## Instructions to follow
Output exactly the lines from the line with "In the photo, which" through the end of the records below. Include nothing else.

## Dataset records
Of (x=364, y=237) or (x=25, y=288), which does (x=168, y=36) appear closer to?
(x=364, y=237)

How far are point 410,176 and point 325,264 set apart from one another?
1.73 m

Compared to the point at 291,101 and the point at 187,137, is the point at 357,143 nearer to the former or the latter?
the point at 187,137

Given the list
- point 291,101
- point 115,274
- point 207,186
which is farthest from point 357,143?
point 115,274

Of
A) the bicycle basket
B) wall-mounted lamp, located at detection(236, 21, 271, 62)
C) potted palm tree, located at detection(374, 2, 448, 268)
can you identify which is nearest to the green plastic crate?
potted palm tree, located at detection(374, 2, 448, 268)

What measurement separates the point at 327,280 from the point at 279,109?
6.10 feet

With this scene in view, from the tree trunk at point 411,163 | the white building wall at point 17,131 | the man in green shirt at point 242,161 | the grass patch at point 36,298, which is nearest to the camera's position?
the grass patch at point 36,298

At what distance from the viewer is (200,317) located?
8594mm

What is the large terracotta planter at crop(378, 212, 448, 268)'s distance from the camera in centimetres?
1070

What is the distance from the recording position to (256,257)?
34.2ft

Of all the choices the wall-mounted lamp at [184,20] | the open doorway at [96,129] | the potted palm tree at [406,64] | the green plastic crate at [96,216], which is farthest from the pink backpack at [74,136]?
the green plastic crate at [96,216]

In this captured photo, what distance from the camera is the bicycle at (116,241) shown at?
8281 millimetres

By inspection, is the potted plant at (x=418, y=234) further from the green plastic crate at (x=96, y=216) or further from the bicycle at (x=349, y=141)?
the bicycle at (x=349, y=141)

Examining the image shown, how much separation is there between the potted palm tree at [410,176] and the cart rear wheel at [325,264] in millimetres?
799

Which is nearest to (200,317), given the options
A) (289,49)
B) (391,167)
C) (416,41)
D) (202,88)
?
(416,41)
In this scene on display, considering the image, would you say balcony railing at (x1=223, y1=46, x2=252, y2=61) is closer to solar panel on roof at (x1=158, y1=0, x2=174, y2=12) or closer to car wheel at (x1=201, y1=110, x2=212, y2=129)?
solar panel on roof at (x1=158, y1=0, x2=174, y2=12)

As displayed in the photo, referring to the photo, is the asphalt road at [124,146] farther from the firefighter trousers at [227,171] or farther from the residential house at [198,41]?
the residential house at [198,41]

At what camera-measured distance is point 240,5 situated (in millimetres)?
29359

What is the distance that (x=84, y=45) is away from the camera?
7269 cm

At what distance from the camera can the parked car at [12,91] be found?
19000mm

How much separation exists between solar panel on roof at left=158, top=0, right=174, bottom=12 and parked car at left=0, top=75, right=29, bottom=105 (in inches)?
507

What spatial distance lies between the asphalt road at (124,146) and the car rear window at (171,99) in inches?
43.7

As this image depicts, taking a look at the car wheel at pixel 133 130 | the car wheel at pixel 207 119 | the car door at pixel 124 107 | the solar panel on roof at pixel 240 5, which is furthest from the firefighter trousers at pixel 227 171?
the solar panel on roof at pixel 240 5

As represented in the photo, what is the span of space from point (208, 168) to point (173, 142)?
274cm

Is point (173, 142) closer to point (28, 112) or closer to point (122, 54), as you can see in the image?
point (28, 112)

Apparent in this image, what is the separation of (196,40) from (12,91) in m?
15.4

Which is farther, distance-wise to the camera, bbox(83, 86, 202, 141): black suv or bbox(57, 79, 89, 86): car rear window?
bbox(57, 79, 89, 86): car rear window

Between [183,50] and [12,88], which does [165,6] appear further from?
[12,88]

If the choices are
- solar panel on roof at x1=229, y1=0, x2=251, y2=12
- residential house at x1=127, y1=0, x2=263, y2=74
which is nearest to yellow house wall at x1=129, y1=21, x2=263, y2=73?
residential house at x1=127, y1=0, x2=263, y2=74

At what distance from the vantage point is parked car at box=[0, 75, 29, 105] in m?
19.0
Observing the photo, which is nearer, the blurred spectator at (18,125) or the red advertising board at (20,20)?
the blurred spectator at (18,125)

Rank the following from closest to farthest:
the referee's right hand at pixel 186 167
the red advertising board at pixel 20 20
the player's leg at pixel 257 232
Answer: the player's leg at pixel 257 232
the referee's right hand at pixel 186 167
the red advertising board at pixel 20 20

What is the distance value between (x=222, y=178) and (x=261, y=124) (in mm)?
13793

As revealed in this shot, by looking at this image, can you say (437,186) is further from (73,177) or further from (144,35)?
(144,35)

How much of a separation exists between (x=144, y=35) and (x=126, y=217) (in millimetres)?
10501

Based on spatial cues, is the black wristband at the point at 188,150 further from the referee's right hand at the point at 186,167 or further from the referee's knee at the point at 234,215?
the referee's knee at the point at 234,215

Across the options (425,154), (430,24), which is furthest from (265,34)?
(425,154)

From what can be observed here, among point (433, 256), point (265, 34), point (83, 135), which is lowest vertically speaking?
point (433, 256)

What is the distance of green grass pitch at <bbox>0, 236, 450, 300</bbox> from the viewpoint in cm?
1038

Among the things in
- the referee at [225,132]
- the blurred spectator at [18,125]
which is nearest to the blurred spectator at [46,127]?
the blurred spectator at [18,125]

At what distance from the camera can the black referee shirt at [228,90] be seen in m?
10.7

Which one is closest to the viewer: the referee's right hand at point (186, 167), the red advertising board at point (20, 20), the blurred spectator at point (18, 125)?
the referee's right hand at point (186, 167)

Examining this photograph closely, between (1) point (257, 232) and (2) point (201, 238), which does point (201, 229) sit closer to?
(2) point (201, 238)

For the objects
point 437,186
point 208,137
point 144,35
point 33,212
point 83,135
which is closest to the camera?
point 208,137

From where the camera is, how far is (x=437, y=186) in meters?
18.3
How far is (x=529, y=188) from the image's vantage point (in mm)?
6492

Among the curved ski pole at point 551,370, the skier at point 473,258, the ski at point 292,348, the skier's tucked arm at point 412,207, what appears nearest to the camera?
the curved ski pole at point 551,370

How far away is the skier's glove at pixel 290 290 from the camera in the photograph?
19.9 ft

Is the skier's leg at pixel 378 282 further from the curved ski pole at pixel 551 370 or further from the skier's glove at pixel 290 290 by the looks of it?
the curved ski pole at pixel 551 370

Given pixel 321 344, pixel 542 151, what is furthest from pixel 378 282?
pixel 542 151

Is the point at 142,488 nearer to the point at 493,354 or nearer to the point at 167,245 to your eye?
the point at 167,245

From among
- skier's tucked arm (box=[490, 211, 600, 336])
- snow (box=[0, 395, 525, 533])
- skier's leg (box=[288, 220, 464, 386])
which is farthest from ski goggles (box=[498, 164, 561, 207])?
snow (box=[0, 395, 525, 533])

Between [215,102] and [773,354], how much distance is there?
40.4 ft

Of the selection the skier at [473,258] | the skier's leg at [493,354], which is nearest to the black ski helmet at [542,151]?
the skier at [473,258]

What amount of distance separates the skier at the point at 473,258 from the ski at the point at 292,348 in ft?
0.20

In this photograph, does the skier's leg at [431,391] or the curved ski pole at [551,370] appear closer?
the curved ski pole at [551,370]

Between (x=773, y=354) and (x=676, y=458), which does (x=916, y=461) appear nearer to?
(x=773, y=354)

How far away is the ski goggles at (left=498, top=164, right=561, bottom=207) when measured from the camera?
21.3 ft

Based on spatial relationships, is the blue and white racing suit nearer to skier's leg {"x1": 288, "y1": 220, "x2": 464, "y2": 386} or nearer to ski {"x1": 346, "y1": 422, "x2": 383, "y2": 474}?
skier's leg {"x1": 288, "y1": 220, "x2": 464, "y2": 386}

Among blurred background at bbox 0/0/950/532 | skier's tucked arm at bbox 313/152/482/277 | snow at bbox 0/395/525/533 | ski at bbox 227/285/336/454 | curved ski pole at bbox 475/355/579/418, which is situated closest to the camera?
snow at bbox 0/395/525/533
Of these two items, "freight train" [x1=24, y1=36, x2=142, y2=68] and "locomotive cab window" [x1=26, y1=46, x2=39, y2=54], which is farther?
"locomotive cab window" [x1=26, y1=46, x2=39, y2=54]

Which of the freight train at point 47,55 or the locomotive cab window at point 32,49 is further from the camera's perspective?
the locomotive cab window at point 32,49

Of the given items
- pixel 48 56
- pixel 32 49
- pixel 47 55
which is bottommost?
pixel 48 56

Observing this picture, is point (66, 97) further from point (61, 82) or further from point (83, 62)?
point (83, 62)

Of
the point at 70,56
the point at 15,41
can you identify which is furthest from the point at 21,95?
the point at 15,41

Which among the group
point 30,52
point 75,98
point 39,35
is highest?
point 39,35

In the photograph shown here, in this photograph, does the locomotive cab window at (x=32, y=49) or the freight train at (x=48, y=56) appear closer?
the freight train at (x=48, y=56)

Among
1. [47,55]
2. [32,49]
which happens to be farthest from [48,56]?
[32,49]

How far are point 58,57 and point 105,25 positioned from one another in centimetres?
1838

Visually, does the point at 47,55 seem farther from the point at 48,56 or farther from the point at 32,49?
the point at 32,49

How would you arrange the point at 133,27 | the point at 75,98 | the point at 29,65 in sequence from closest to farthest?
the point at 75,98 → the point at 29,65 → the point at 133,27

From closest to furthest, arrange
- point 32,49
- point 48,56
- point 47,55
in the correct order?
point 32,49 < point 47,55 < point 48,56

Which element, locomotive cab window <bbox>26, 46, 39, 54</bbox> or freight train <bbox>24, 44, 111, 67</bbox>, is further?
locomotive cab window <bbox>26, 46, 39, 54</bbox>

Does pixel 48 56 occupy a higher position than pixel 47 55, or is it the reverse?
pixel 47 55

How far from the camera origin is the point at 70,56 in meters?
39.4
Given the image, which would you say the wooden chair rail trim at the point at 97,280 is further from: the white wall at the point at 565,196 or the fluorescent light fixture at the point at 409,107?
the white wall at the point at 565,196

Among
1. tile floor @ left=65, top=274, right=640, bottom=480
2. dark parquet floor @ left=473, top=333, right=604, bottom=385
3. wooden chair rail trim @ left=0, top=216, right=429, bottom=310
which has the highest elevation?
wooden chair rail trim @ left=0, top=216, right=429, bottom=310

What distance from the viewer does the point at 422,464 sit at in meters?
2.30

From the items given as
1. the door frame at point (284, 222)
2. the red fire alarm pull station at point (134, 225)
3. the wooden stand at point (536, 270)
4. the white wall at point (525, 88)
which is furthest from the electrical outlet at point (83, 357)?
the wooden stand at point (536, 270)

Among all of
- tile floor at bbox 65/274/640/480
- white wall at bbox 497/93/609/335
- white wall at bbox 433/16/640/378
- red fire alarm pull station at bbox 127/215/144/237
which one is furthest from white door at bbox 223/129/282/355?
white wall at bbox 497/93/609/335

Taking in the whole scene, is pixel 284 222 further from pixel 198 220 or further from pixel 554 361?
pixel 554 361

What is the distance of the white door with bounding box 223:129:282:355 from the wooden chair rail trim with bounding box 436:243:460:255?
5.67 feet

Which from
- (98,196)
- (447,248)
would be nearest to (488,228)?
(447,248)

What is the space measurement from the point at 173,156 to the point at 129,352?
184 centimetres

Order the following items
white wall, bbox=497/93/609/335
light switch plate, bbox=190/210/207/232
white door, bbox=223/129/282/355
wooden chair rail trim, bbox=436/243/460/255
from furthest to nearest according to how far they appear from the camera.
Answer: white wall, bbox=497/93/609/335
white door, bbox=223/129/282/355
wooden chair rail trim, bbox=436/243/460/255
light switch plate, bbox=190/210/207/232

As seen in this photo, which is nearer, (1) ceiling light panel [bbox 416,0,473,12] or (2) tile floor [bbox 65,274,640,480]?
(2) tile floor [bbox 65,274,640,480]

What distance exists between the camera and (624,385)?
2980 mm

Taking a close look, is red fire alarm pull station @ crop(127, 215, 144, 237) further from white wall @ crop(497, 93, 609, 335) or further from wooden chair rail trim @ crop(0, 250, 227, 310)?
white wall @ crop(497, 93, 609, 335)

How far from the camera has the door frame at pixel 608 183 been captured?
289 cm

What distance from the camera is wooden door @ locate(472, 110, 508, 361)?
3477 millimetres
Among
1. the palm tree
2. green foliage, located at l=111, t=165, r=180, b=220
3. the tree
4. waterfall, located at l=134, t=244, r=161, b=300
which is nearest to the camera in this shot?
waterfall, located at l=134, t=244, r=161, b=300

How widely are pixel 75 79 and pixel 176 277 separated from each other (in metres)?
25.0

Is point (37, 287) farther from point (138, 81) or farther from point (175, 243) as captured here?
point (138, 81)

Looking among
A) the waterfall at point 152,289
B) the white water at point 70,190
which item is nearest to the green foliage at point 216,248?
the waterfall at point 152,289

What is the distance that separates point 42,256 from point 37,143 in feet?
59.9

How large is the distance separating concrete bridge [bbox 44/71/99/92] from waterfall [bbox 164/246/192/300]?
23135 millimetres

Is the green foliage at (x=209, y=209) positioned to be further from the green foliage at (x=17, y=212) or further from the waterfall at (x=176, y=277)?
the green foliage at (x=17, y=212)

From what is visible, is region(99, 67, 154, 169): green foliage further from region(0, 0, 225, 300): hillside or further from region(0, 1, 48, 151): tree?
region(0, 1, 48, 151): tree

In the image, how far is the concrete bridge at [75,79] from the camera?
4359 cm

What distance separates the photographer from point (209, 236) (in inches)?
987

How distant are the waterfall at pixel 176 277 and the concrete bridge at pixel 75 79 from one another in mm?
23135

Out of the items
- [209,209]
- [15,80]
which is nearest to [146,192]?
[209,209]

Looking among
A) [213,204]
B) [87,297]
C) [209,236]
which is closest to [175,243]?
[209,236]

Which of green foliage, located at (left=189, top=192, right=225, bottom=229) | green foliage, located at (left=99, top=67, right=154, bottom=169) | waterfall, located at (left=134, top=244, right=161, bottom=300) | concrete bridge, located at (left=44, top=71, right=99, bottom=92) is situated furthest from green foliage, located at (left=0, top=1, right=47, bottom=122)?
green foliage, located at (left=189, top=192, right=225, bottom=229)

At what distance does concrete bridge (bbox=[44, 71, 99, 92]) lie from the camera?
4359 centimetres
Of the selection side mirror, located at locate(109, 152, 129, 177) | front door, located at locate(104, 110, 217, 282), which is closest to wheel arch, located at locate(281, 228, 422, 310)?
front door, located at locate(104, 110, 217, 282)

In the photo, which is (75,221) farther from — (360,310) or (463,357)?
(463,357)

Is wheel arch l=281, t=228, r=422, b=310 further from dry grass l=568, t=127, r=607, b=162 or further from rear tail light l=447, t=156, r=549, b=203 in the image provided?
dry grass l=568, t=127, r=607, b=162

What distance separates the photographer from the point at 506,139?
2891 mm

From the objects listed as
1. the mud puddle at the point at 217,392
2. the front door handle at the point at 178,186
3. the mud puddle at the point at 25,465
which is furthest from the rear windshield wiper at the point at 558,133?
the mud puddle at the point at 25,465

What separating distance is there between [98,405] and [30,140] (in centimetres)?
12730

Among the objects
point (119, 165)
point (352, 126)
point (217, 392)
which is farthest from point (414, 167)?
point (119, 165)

## Response to this task
In the photo, which is (75,221) farther from — (360,310) or (463,357)?
(463,357)

Is wheel arch l=281, t=228, r=422, b=310 further from dry grass l=568, t=127, r=607, b=162 or further from rear tail light l=447, t=156, r=549, b=203 in the image provided?
dry grass l=568, t=127, r=607, b=162

What distance separates the photographer from the point at 506,139?
2891 mm

From the objects listed as
1. the mud puddle at the point at 217,392
2. the front door handle at the point at 178,186
3. the mud puddle at the point at 25,465
which is furthest from the rear windshield wiper at the point at 558,133?
the mud puddle at the point at 25,465

What separating distance is there between [98,405] and [30,140] (in centimetres)?
12730

Among the objects
point (119, 165)
point (352, 126)
point (217, 392)
which is farthest from point (414, 167)?
point (119, 165)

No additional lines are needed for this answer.